Patently-O – a blog written by Dennis Crouch.

  • In a November 5, 2019 post, Professor Dennis Crouch discussed In re Fought, 2019-1127 (Fed. Cir., Nov. 5, 2019) (PDF here.)relating to claim construction as it applies to claim preambles. Here, the applicant wrote the claim in a non-traditional manner that lacked a transition phrase (e.g., “comprising”). The court found that despite the lack of transitional language, the use of the term “having” performed the same role in this situation as “comprising.” (Details here.)
  • In his November 7, 2019 post, Professor Dennis Crouch discusses determining whether a library holding was “meaningfully indexed” to become citable prior art as considered recently by the Federal Circuit in, Telefonaktiebolaget LM Ericsson v. TCL Corp., 2017-2381, 2017-2385 (Fed. Cir.

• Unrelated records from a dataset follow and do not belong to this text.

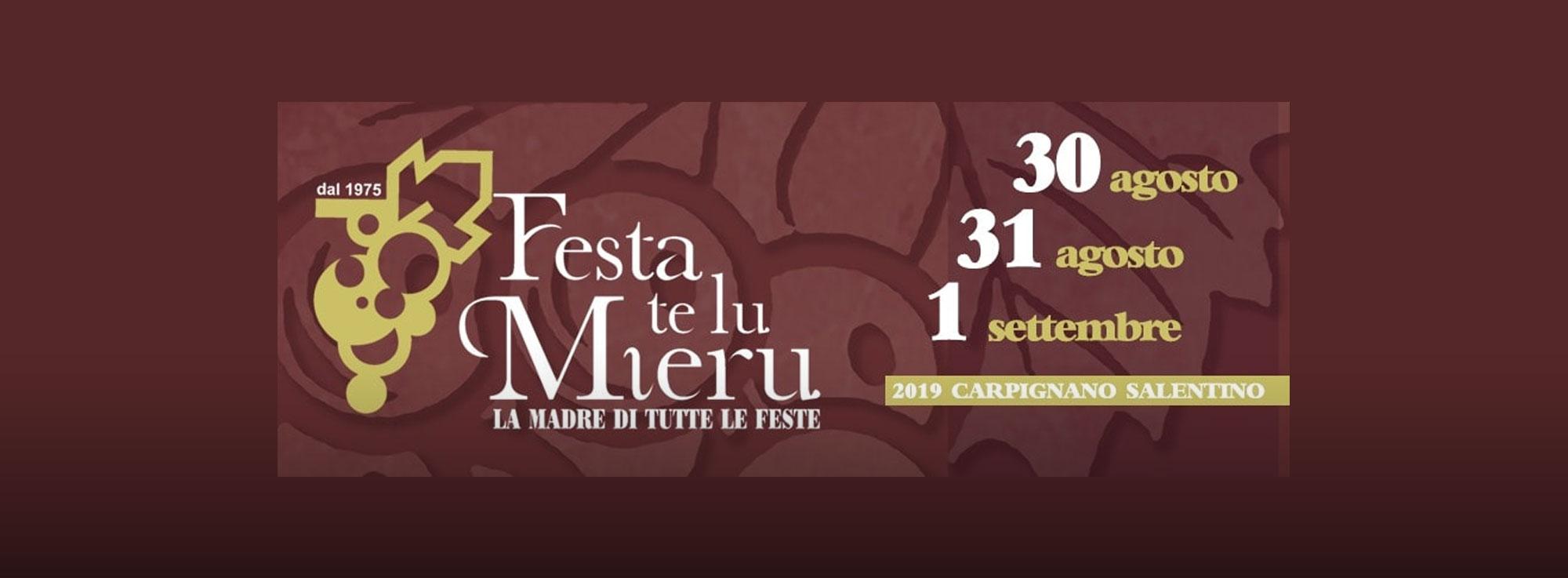 Carpignano Salentino: Festa Te lu Mieru
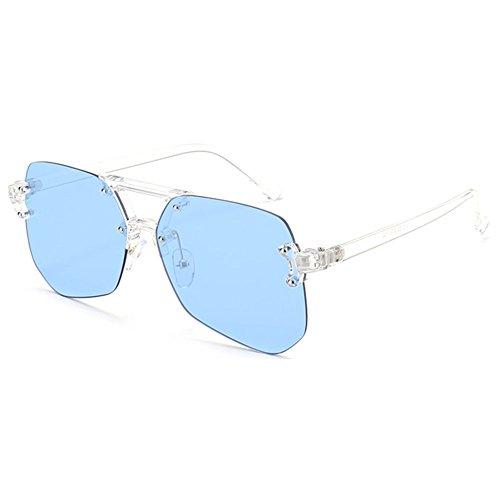 blue Irregular Rimless Femmes de Juleya Gradient Hommes Lunettes soleil qAtxI8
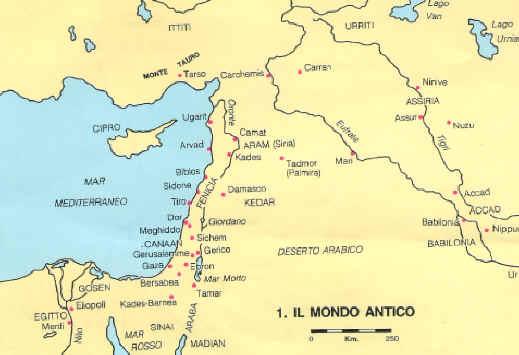 Medio Oriente Cartina Fisica.Storia Del Popolo Ebraico Attraverso La Bibbia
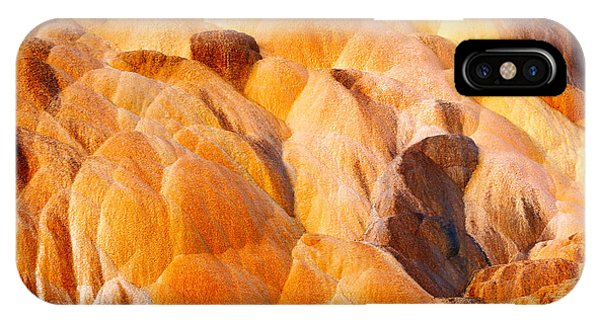 Mammoth Hot Springs iPhone Case - Sand Sculpture by Todd Klassy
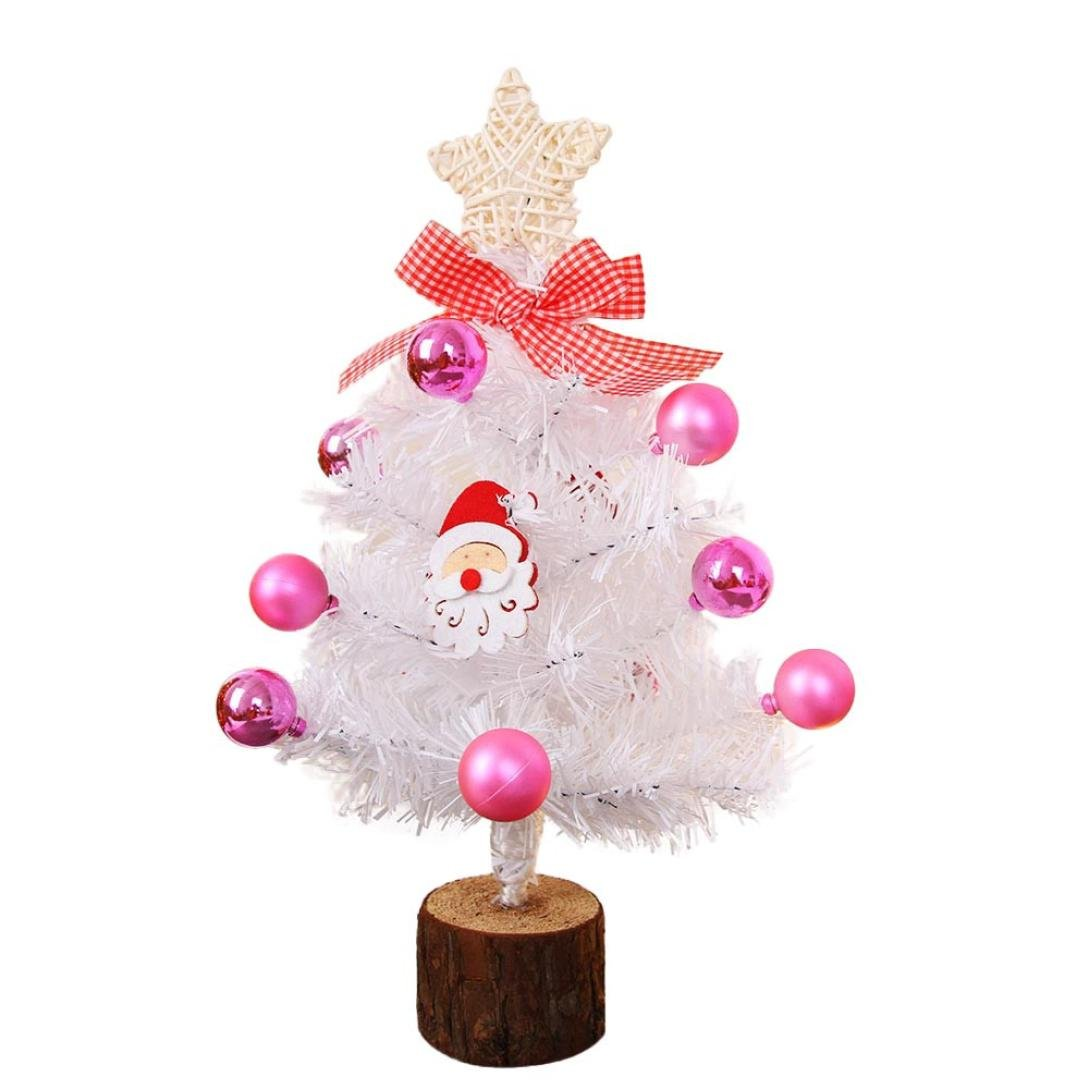 Livoty DIY Artificial Flocking Christmas Tree Multicolor Holiday Xmas Window Decor (A)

Nov. 7, 2019). (PDF here). (Details here.)

Spicy-IP – one of India’s leading blogs on intellectual property.

  • On November 20, 2019, a guest post by Abhilasha Nautiyal discussed an Indian case wherein amendments in a U.S. patent application were claimed to provide prosecution history estoppel for a corresponding Indian patent application. (Details here.)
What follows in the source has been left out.